La pieve di Fornovo è un capolavoro assoluto: gli elementi del grottesco si fondono con trame infernali, in un intrigo di misteri

@FrancescoGallina

Se fosse un’osteria, si chiamerebbe Taverna dei Satanassi, e agli infernali fornelli ci sarebbero diabolici Carlo Cracco che preparano ragù di avari e purè di peccatori vari e compositi. Gente che s’è tenuta tutto per sé, e non ha sborsato un soldo ai bisognosi, ma soprattutto alla Chiesa. Gente che merita di finire dentro un calderone di pece bollente, a cottura lenta, perché i demoni godono del male altrui.
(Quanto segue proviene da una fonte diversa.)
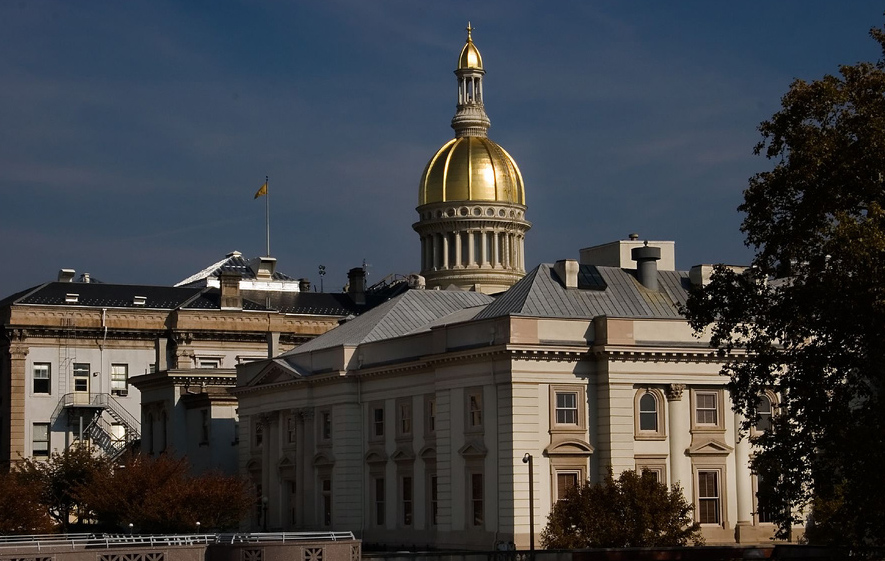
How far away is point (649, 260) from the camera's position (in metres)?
81.3

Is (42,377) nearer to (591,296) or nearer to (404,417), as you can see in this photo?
(404,417)

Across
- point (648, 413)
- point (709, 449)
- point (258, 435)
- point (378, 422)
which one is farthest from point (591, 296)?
point (258, 435)

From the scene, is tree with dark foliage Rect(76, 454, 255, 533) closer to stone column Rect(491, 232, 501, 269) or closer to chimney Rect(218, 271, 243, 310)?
chimney Rect(218, 271, 243, 310)

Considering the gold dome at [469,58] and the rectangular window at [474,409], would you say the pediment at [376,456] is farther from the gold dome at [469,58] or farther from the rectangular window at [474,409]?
the gold dome at [469,58]

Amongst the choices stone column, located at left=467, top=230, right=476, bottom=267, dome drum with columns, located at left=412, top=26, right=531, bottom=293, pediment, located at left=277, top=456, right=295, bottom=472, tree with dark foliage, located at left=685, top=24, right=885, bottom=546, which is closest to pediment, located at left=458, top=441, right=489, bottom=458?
pediment, located at left=277, top=456, right=295, bottom=472

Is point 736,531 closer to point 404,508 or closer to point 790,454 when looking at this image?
point 404,508

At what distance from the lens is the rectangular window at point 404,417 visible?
8169cm

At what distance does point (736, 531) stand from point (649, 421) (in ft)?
18.7

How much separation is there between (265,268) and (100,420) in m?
25.8

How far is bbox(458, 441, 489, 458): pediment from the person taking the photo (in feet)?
245

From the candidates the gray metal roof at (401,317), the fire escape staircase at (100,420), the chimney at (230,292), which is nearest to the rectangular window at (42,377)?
the fire escape staircase at (100,420)

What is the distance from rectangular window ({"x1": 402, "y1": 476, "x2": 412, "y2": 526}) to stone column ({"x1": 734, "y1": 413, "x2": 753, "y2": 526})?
14.2m

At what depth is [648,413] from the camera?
7550 cm

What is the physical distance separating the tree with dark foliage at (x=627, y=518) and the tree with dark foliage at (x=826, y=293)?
1553 centimetres
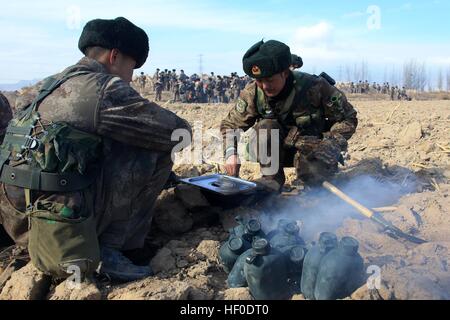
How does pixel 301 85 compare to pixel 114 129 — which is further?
pixel 301 85

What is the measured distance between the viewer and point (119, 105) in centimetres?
281

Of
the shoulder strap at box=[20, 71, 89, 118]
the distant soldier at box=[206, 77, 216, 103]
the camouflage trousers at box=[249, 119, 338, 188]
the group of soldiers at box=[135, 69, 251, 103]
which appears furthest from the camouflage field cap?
the distant soldier at box=[206, 77, 216, 103]

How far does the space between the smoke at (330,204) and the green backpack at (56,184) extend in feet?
4.43

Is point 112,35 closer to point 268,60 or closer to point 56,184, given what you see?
point 56,184

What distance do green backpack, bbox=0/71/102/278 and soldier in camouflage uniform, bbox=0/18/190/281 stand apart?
39 millimetres

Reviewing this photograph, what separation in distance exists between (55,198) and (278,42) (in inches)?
89.6

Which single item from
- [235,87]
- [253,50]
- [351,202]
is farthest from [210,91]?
[351,202]

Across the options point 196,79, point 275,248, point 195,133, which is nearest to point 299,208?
point 275,248

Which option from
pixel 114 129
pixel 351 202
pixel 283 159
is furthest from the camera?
pixel 283 159

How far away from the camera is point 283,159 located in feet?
15.2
E ridono. Per gli uomini del Medioevo il messaggio era chiaro: o paghi le decime, o diventerai sugo per condire i piatti di Lucifero.

Ottocento anni prima della teorizzazione del grottesco, la pieve di Santa Maria Assunta di Fornovo ci offre uno dei più bei bassorilievi bassomedievali d’Italia. Sulla facciata a capanna, l’episodio dell’avaro all’Inferno è un capolavoro assoluto, talmente originale da anticipare le forme di un vivace cartone animato; con un diavolo sghignazzante terribilmente somigliante a Spank di “Hello! Spank” e un altro che sembra un alieno uscito da Futurama.
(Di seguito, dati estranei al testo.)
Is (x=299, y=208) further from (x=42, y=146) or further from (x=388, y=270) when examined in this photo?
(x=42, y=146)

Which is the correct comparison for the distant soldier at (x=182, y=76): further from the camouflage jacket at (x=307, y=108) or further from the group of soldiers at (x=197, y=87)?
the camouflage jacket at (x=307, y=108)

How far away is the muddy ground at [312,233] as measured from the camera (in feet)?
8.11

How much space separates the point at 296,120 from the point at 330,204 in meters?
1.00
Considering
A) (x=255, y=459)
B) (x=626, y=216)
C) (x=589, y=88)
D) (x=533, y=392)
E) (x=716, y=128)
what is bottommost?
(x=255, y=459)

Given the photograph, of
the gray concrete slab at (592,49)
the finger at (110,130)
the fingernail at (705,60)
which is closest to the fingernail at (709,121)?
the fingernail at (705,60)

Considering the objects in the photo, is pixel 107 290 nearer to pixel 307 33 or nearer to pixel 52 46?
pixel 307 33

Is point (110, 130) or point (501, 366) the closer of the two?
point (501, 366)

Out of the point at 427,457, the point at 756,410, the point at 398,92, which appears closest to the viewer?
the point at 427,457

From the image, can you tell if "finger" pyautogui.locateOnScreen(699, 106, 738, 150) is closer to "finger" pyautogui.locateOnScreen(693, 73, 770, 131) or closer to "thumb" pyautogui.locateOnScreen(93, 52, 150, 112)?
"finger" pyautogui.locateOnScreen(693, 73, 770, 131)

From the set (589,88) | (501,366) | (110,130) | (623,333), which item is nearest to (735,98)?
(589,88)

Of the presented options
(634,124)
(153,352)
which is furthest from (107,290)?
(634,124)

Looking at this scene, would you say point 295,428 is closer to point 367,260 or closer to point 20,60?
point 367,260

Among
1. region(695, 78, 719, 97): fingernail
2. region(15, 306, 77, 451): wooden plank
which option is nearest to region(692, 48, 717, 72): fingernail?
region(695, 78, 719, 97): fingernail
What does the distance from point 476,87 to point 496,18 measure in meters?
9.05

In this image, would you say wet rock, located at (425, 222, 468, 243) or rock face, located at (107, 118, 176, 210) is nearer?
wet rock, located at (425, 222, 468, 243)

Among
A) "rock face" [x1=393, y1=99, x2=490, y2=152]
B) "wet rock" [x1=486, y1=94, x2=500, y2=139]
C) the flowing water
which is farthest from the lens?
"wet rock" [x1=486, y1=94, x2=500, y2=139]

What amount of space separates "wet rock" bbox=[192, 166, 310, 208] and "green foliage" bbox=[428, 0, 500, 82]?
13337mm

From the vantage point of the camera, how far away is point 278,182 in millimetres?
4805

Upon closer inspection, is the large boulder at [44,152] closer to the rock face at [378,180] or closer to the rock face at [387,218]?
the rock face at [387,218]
La lastra murata, in origine appartenente all’ambone, rappresenta sulla destra la già descritta cucina diabolica, mentre sulla sinistra offre l’enorme fauce di un drago dalle orecchie asinine e occhi equini. Un demone scaglia all’interno della sua bocca i dannati. Al centro, l’Avaro per eccellenza, gravato da pesi di ogni tipo: una grossa borsa, due bisacce che gli caricano le spalle e un grosso scrigno che gli viene posto sulla schiena da due diavoli.

Un contenitore romanico che presenta grandi interrogativi

Due lesene si aprono alle estremità. Quella di sinistra è decorata con un bassorilievo, un tempo di cantone, che raffigura l’Episodio dei lottatori. A destra, invece, due contrafforti comprendono l’ingresso laterale ad arco a tutto sesto, sormontato da un archivolto romanico in cui il tema della lotta è protagonista; al vertice domina un’aquila, circondata da animali quali un grifone, un drago, un uccello, un animale composito con la coda a trifoglio, due cavalli e quello che potrebbe essere un cacciatore. Una scena di caccia, dunque?
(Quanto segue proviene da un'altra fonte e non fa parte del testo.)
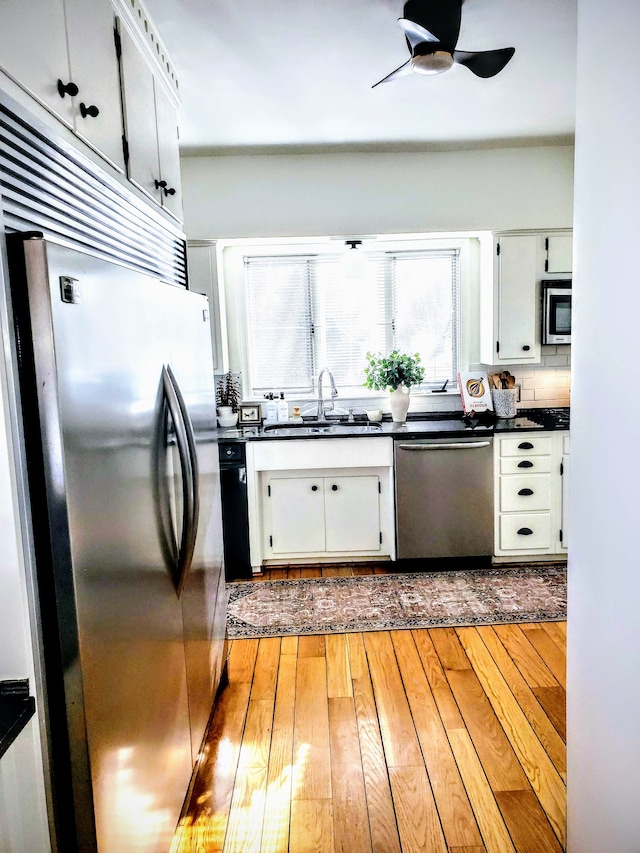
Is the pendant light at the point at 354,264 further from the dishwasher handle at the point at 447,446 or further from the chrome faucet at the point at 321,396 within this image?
the dishwasher handle at the point at 447,446

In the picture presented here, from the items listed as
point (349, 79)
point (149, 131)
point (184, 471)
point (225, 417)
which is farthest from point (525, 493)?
point (149, 131)

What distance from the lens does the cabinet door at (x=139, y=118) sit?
1.97 metres

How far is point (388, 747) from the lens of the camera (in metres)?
2.29

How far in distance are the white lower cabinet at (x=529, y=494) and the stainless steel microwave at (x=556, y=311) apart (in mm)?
695

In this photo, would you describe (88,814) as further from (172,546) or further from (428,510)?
(428,510)

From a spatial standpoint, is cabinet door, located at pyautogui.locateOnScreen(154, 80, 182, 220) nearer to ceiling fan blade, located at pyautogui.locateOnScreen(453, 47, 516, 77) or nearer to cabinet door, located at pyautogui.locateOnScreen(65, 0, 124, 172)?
cabinet door, located at pyautogui.locateOnScreen(65, 0, 124, 172)

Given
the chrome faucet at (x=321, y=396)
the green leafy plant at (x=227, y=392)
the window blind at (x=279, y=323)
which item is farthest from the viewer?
the window blind at (x=279, y=323)

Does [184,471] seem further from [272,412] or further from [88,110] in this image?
[272,412]

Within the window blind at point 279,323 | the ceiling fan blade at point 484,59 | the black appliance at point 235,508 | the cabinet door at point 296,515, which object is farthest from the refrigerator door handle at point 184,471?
the window blind at point 279,323

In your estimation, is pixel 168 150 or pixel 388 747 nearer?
pixel 388 747

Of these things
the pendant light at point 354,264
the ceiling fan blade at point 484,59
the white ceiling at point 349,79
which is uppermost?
the white ceiling at point 349,79

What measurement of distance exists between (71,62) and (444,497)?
3088mm

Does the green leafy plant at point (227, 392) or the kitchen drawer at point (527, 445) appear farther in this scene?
the green leafy plant at point (227, 392)

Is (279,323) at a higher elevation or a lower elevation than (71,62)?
lower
Ancora velata dal mistero è l’identità della statua acefala, scolpita quasi a tutto tondo, e che, sempre sulla facciata, si mostra allo spettatore caricata da cesto sulle spalle, con una bisaccia, un secchio e alcune chiavi appese alla cintura. Forse un pellegrino? Sicuramente il segnale stradale più rassicurante per il pellegrino reale. Le chiavi fungono da spia: sei sulla strada buona per Roma, dicono.

L’interno: spoglio solo all’apparenza

Ma lasciamo i nostri irrisolvibili interrogativi, ed entriamo, accolti dai capitelli narrativi del nartece: peccato originale, in primis, ma anche scene di danze e di animali. Sempre nel nartece – spazio riservato ai catecumeni e ai penitenti – ci si palesano le sculture di un re e di un vescovo. Figure che, accostate, non possono non farci pensare alla spietata lotta per le investiture, che prese avvio proprio nell’XI secolo, epoca a cui risale la nostra pieve, che non ha ancora finito di regalarci i suoi tesori.

Ecco allora la lastra frontale del pulpito, il cui marmo bianco ci racconta – con stile antelamico – la passione di Santa Margherita di Antiochia, martirizzata sotto l’imperatore Diocleziano. Eccola dunque davanti al perfetto Olibrio, brutalmente torturata e rinchiusa in carcere, trionfante in lotta contro il demonio e nel momento del martirio. Il campanile rintocca il mezzogiorno. Lasciamo alle spalle le tre navate e usciamo, alla ricerca di una qualche buona Osteria dove sgranocchiare qualcosa. Magari non carne di avaro.